→ Aim of the exercise
Your copy should start at the line with "KitchenAid キッチンエイド スタンド ミキサー 4.3Lボウル レッド" and end at the line with "AEG IS COMING" in the data below. Transcribe only those lines, exactly, pictures excluded.

→ Exercise input
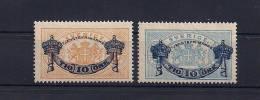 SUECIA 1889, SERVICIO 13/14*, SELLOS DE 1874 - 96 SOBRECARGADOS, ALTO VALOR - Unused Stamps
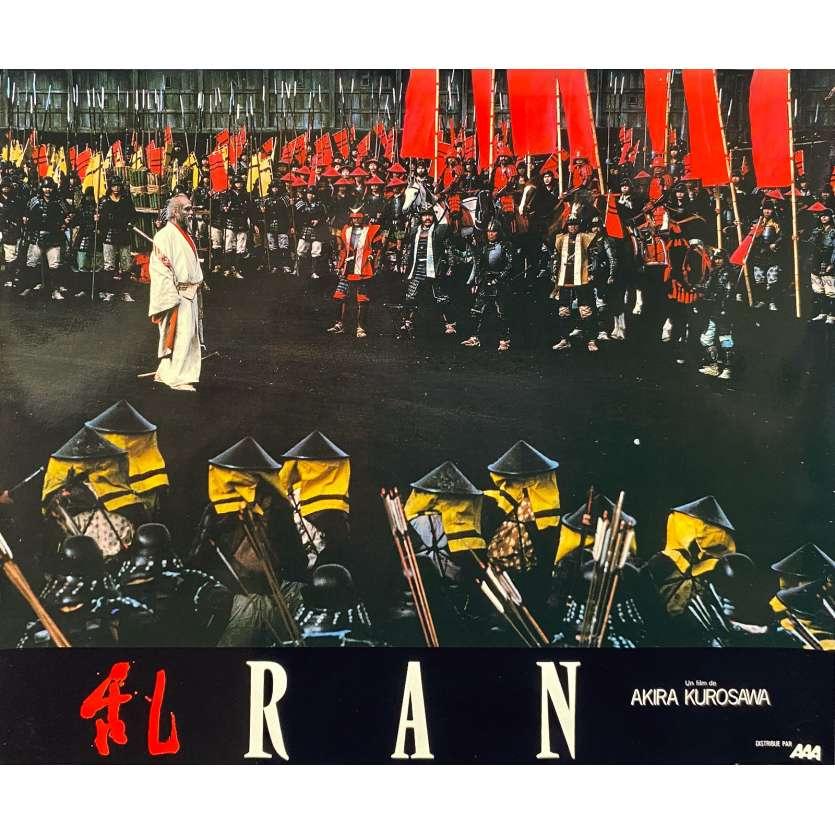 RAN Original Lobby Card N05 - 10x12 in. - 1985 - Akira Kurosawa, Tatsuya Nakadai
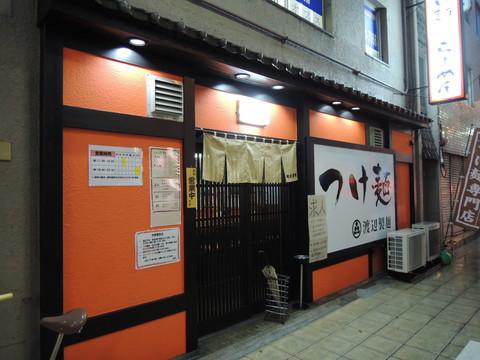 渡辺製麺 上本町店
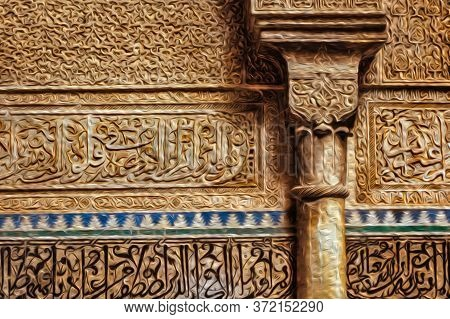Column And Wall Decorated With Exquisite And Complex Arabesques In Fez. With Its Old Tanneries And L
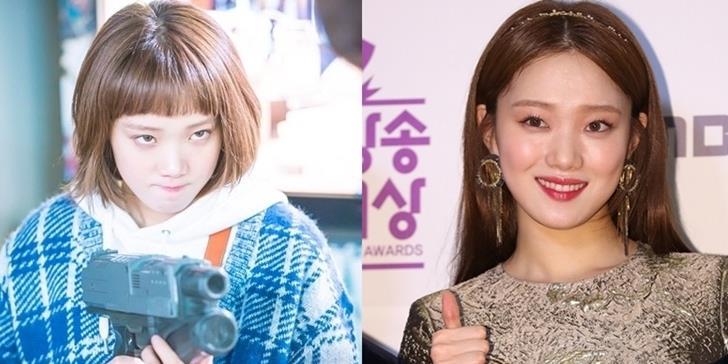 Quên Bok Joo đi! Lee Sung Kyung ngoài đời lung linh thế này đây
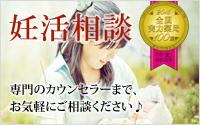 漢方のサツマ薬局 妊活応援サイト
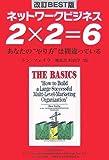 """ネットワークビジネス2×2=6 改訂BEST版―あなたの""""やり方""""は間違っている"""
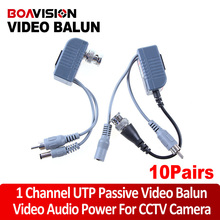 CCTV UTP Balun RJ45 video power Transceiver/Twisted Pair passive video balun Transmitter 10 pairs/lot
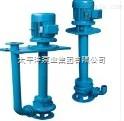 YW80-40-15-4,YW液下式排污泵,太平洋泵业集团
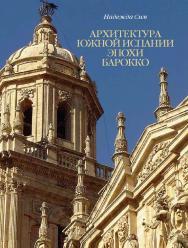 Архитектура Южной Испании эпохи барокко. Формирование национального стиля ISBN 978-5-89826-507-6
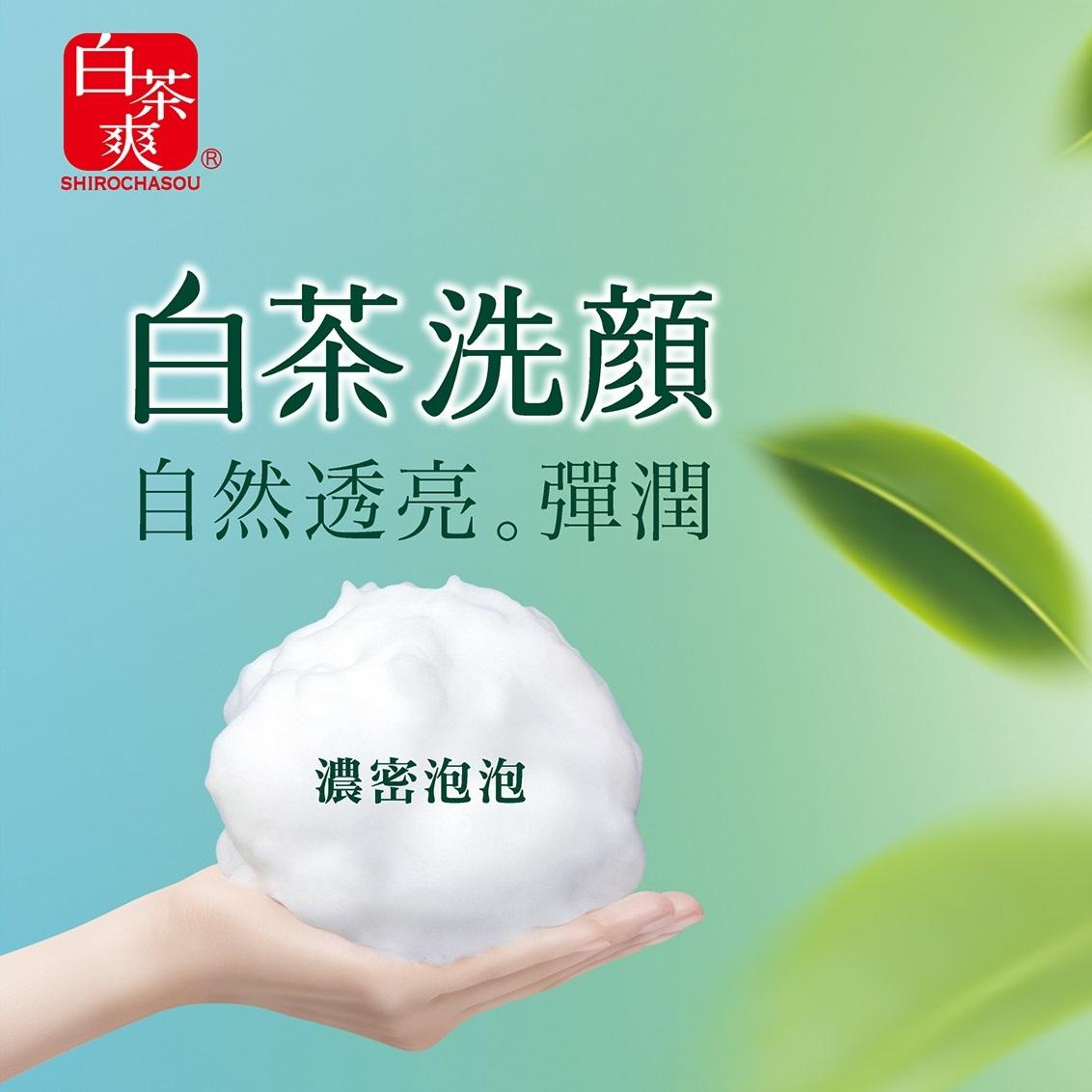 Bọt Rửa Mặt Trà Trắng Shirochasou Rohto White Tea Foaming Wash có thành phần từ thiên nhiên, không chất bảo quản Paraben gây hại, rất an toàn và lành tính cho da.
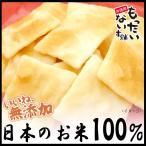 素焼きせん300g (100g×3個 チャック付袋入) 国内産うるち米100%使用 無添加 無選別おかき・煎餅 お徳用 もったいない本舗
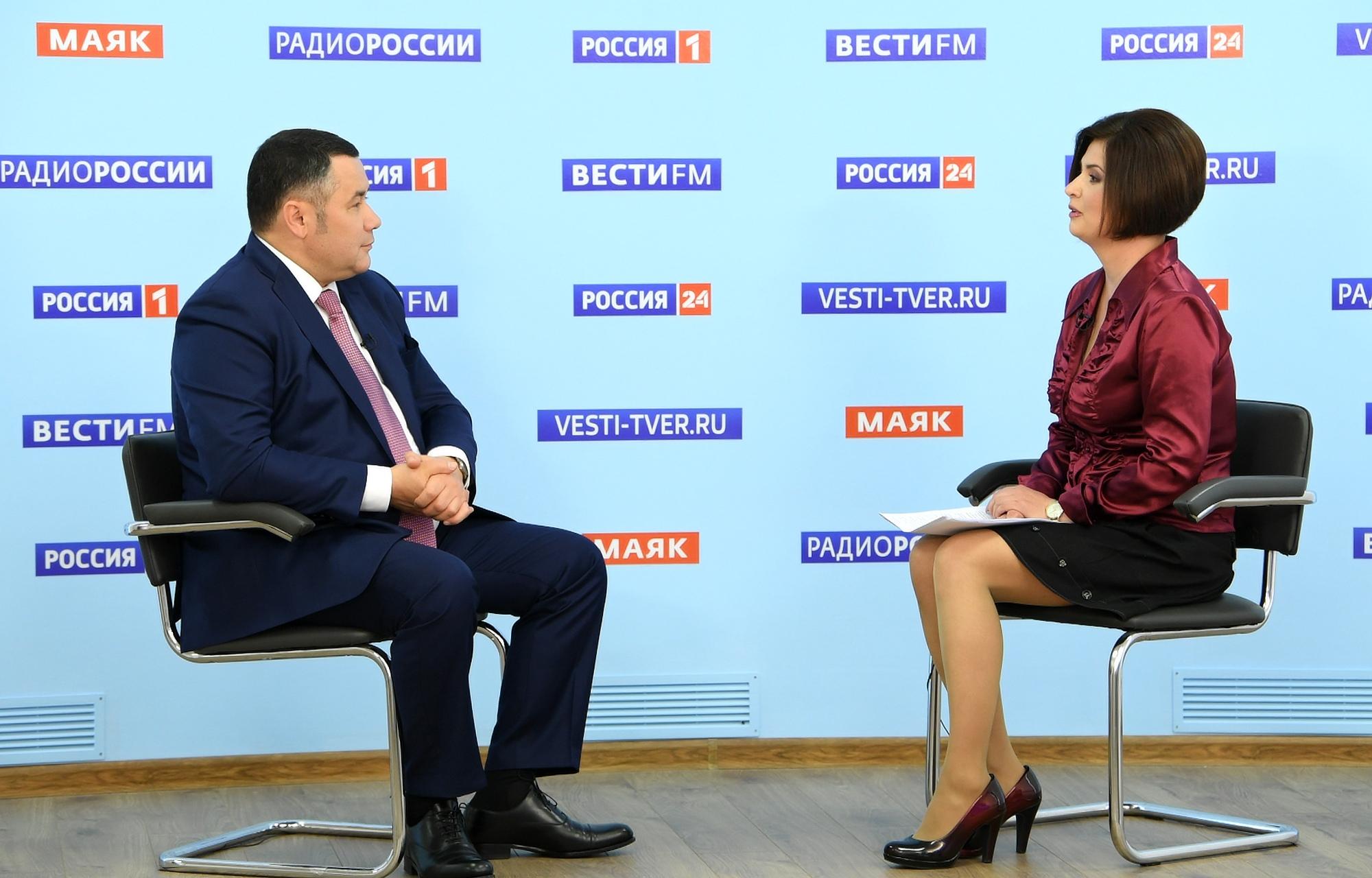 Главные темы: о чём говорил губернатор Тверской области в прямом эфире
--
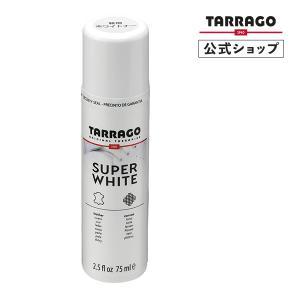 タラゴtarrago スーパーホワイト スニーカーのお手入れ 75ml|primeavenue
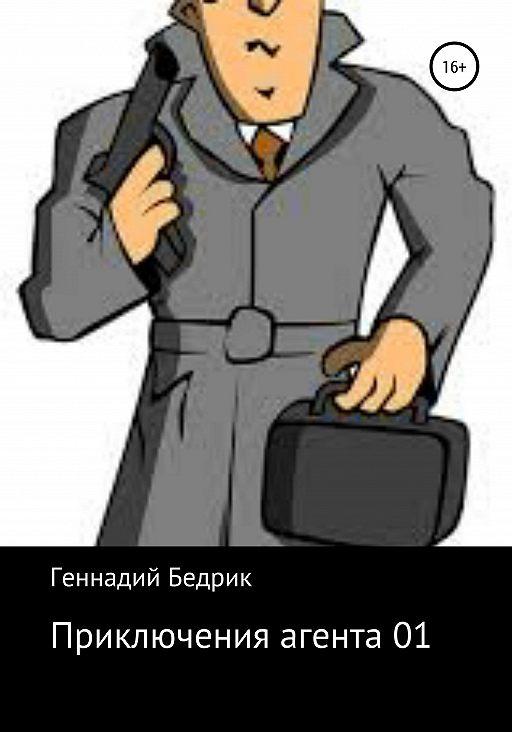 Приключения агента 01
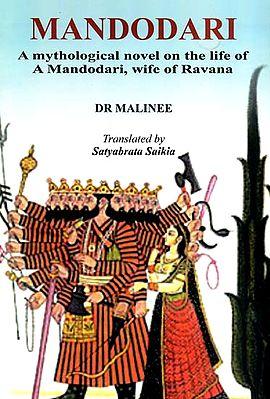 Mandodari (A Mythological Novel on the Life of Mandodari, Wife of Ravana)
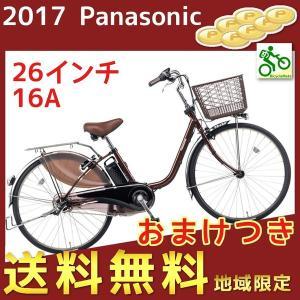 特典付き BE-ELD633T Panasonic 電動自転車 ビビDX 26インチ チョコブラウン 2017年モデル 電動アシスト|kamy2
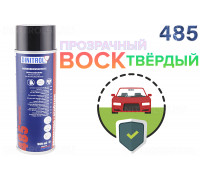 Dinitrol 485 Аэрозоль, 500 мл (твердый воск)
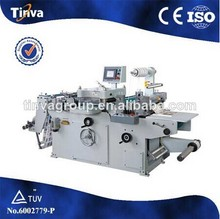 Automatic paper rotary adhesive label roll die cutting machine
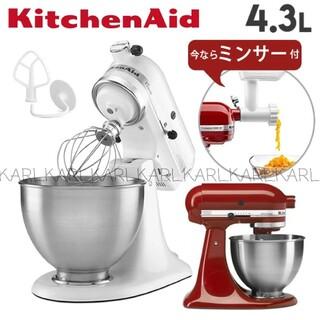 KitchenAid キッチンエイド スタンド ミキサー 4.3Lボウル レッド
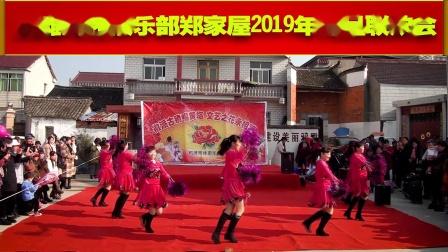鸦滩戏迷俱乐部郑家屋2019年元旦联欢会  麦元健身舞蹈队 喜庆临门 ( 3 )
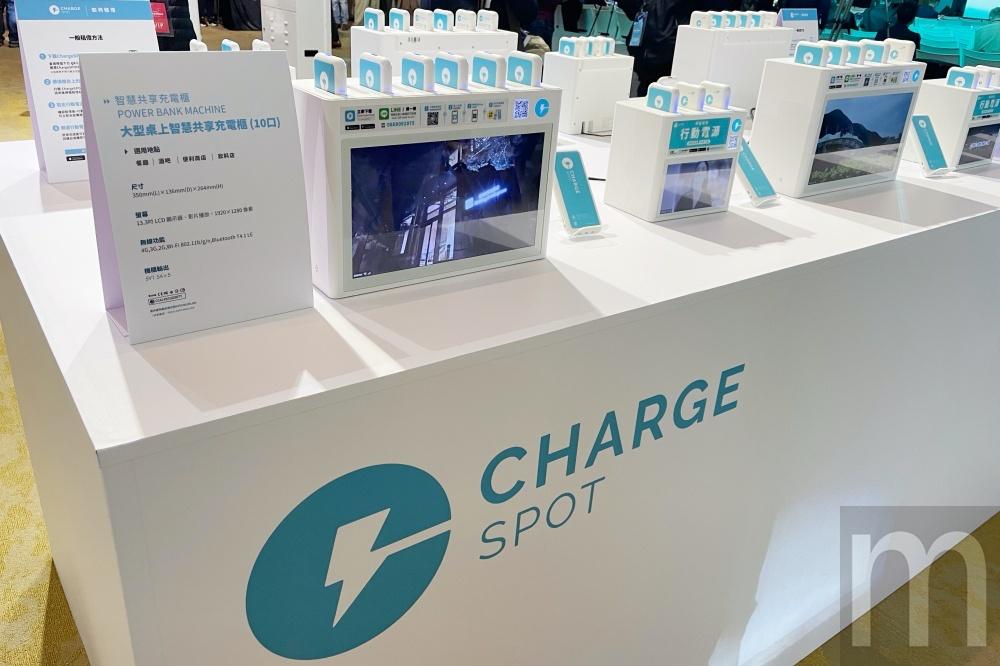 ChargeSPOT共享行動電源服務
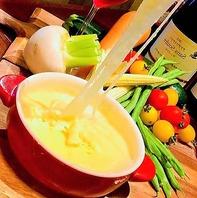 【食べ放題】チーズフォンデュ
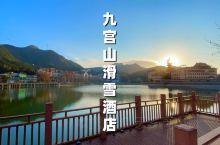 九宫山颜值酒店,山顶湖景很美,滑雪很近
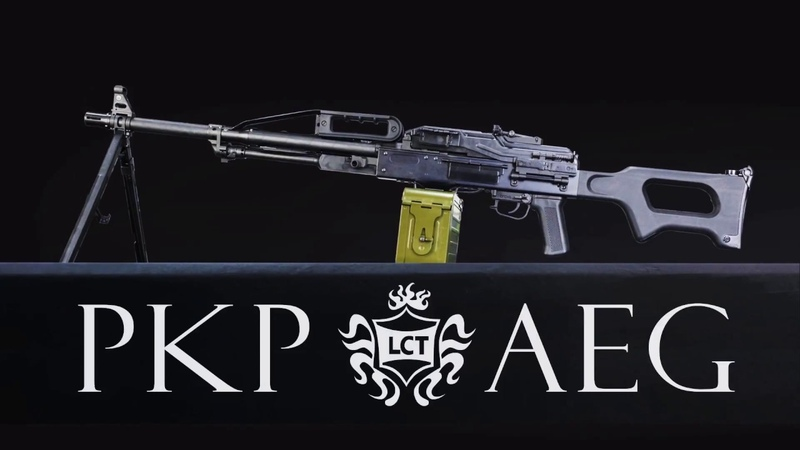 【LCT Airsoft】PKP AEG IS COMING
...
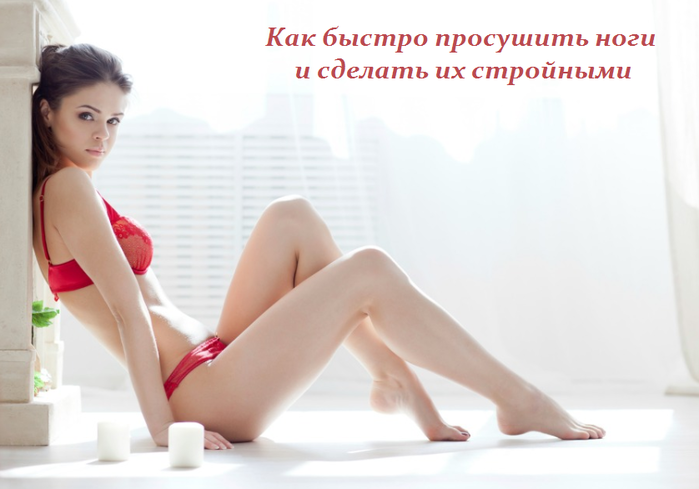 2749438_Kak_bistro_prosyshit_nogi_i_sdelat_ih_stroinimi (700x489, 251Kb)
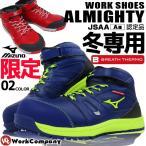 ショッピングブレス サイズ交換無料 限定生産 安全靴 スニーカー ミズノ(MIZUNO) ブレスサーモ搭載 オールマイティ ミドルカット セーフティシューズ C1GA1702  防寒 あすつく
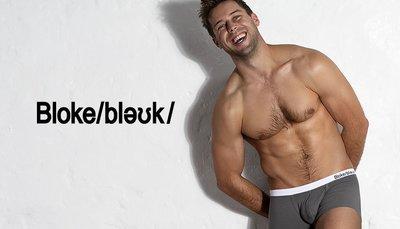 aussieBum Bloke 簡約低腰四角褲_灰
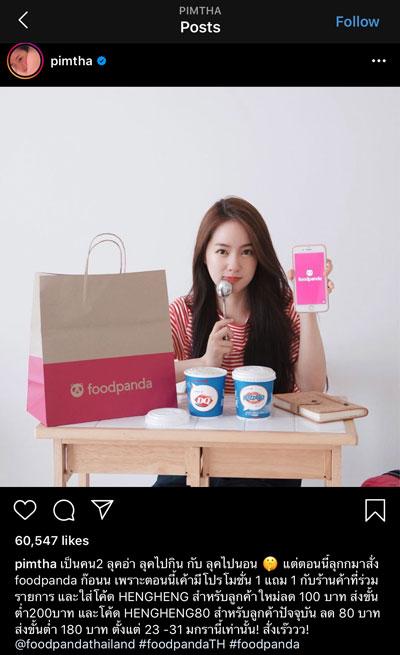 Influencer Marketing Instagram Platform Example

→ Answer to this exercise
 KitchenAid キッチンエイド スタンド ミキサー 4.3Lボウル レッド
鸦滩戏迷俱乐部郑家屋2019年元旦联欢会  麦元健身舞蹈队 喜庆临门 ( 3 )
 ChargeSPOT共享行動電源服務
 【食べ放題】チーズフォンデュ
 九宫山颜值酒店,山顶湖景很美,滑雪很近
 【LCT Airsoft】PKP AEG IS COMING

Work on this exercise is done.